Melbourne Herald Sun, Thursday June 26, 2014
As businesses we have never in history been better, more closely connected between seller and buyer, as now. There are so many ways to reach your customer - the traditional ways, of course like tv and print and posters et al. Then there are the flood of new ways - Google, Facebook, emails, web pages, mobiles, tablets, tweets, personalised messages - scores of ways.
Yet what's happening? Everywhere you look you see "decline". Check the headlines. "Google's efforts to reverse ad-price declines aren't working"; "Print circulations and ad revenues down", "TV stations no longer licenses to print money".
In fact TV stations have suffered in recent times. Channel 9 skirted bankruptcy before being rescued, 20 months ago. Ten network has lost 90 per cent of its value in the past decade and stands on the showroom floor while overseas visitors kick its tyres. Seven has gloried in winning ratings, but none of the networks are able to recapture the heady days of the past.
Of course good television is expensive to make, whereas the reality tv shows, cooking lessons and quiz programs are relatively cheap. So we see lots of them, and lots of glamorous American TV shows that cost millions in production, but our channels get them for the over the counter price.
It's the same with the advertising. The clever, fancy ads all too often came in the same crate that delivered the product. Whereas our local ads tend to be arm-waving presenters and lots of product shots.

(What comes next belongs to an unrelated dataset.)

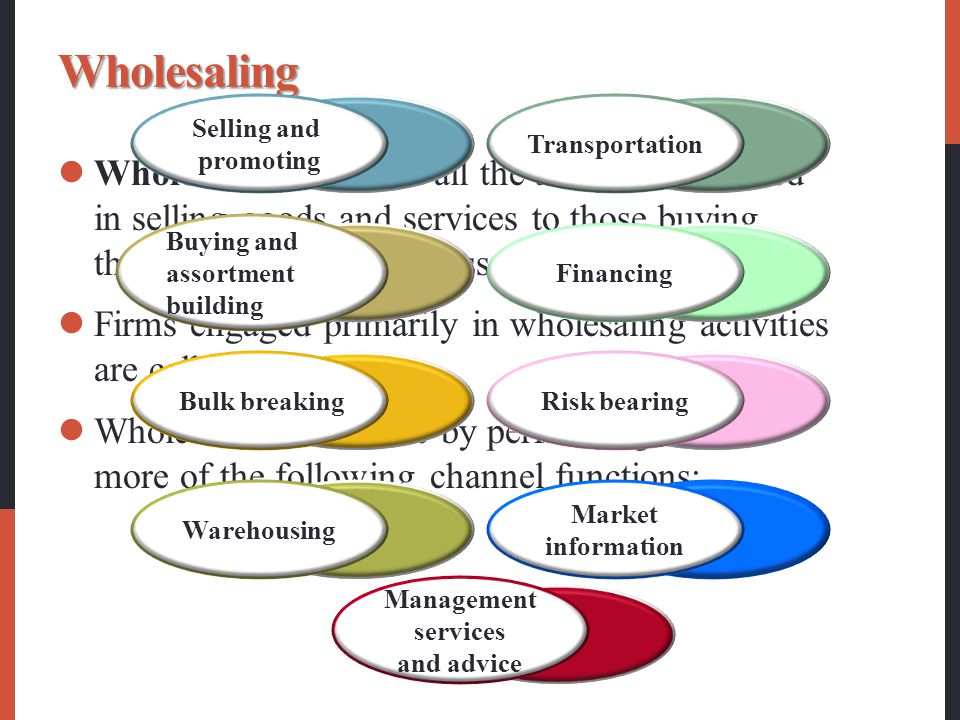 Wholesaling Selling and. promoting. Buying and. assortment. building. Bulk breaking. Warehousing.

How can we avoid this decline in quality when now there are so many media to work with? Well I say we can. But it involves more work from the client - and from the ad agency.
We see so much puffery about the new media. As if it's the media that counts and delivers the results. Not so. In the end that's only a way of delivering a message, your advertisement. And if it isn't on strategy, cleverly written, and brilliantly delivered - it will fail. Then the advertising will be blamed. No wonder then that the board turns around and cuts the marketing budget - "well it never works anyway," they tell each other.

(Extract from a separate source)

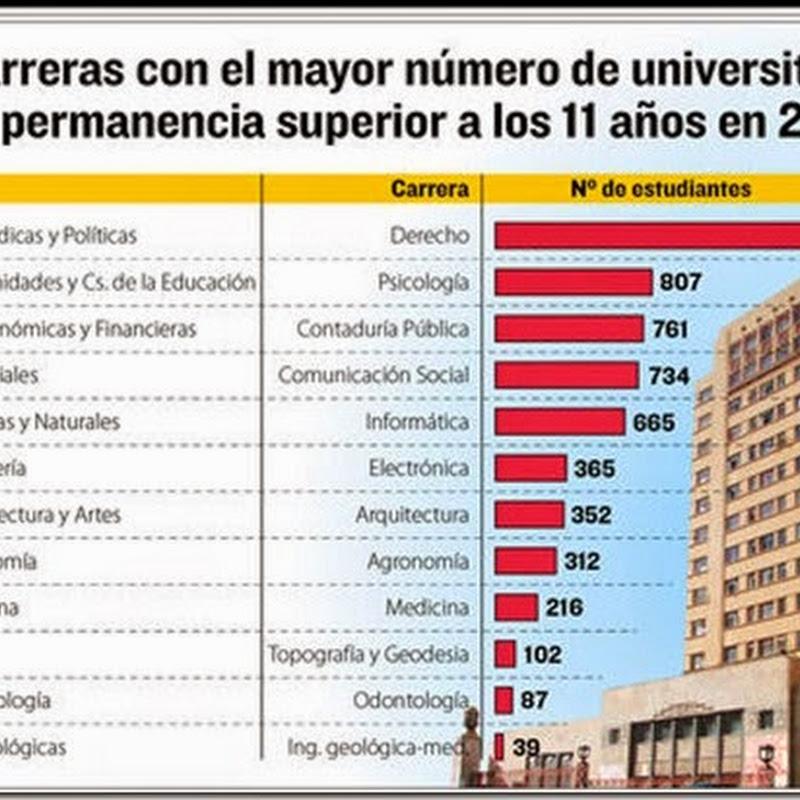 En la UMSA hay 11.599 universitarios con más de 11 años de permanencia; Rectorado pondrá límites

Advertising does work, but only when it is well-conceived. When a target has been carefully selected, a campaign developed, yes make use of all the media we now have available - but aiming at that one carefully determined target, with the highest quality production values.
Sean Cummins, creative director of Cummins and Partners, summed it up at a conference last week: "I want to bring media and creative back together again," he said. "Every time we name something it becomes the new trotted out buzzword."
He warmed to the subject: "It's not content. It's advertising. It's not social media, it's advertising. It's not activation, fulfilment, behaviour change, hash tagging - it's advertising." I've left out some of his more colourful expletives. "Dude, research isn't a tool, a shovel is a tool." Point being, stop talking up the psychobabble and forgetting that you have a job to do. It's advertising.
And this is where companies make their mistake, of not having their ad manager at the boardroom table. Reminding them that without that understanding, their truck does not have an engine.
Look at the most successful companies and check out their management. The best put big emphasis, and big budgets, into their advertising. Because they know how to make it work.